How Would Math Redirect Thought?

Ahh-yes! I love this one and why one might ask? It is definitely a real hemisphere splitter, a huge leap as it were, and a quantitative dance to be sure–really? You betcha!

Why do we have to take math? Why study something we’ll never use? What’s the purpose?

At one time either as a student, friend, sibling, teacher, or parent we’ve heard these three questions. Or even one or two of the three, if not all of them. So why do we? Do we ever use this stuff? Will I ever know the purpose? Read on…

Why do we study math? The most obvious reason is that if there is anything that is remotely close to a ‘universal’ language then it has to be math. We are here to tell you that everything from music to software, light to nuclear energy, even colors has its mathematical breakdown.

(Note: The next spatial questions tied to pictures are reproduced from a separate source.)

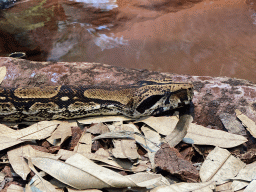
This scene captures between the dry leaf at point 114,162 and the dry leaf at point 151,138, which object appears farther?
the dry leaf at point 151,138

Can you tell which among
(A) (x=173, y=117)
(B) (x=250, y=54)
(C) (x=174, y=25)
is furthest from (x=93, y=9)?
(A) (x=173, y=117)

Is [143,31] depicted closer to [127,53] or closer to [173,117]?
[127,53]

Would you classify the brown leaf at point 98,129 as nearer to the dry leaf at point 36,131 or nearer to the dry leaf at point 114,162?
the dry leaf at point 114,162

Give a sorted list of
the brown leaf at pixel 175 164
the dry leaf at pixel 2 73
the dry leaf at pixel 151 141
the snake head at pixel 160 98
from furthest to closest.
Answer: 1. the dry leaf at pixel 2 73
2. the snake head at pixel 160 98
3. the dry leaf at pixel 151 141
4. the brown leaf at pixel 175 164

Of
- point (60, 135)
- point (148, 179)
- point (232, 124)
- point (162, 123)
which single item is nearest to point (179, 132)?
point (162, 123)

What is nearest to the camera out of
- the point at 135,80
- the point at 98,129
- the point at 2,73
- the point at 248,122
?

Ever see the film, Close Encounters of the Third Kind, ?

Interestingly the medium used for communication was: music, colors, and their relativity to math! Now you say, “What!” So here goes: For the most part the quantitative discipline starts with Algebra where we look at a problem one way and we don’t understand it. (Not too worry folks, it’s supposed to be that way!)

Most often this is when most younger American students say, “I don’t understand this…what does this have to do with real life?” The real life part of it is that when we look at something the first time about 98% of the population see it exactly the same as we do. However, there is that nagging 1.5% that sees something different, and then again a 0.5% that are seeing things that are not there at all.

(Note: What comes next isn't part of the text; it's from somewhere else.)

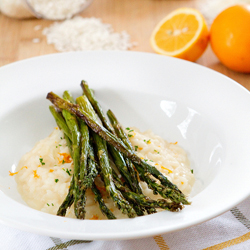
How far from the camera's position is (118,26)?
4254mm

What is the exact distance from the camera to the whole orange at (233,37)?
3.12m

Any time educators present material where they encourage or try and inspire a student to view a situation from a different perspective this in education terms referred to as “quantitative analysis.” Pretty fancy sounding; yet, what it means is to quantum leap from the left side of your brain to the right side. Mathematics is without question the best way to do this ‘hemisphere jumping.’ We are presented with a very ordinary problem and because of all the symbols and squiggly figures we just say no way!

Here is one I use a lot, it’s primarily used to show how easy it is to perceive an object in a different perspective. I start with drawing the symbols very carefully:   I X    Now, I ask them very carefully: “With one single line make this a 6.” ( — )

This will do for our demonstration today. I will ask everyone to attempt this assignment and we’ll compare answers tomorrow.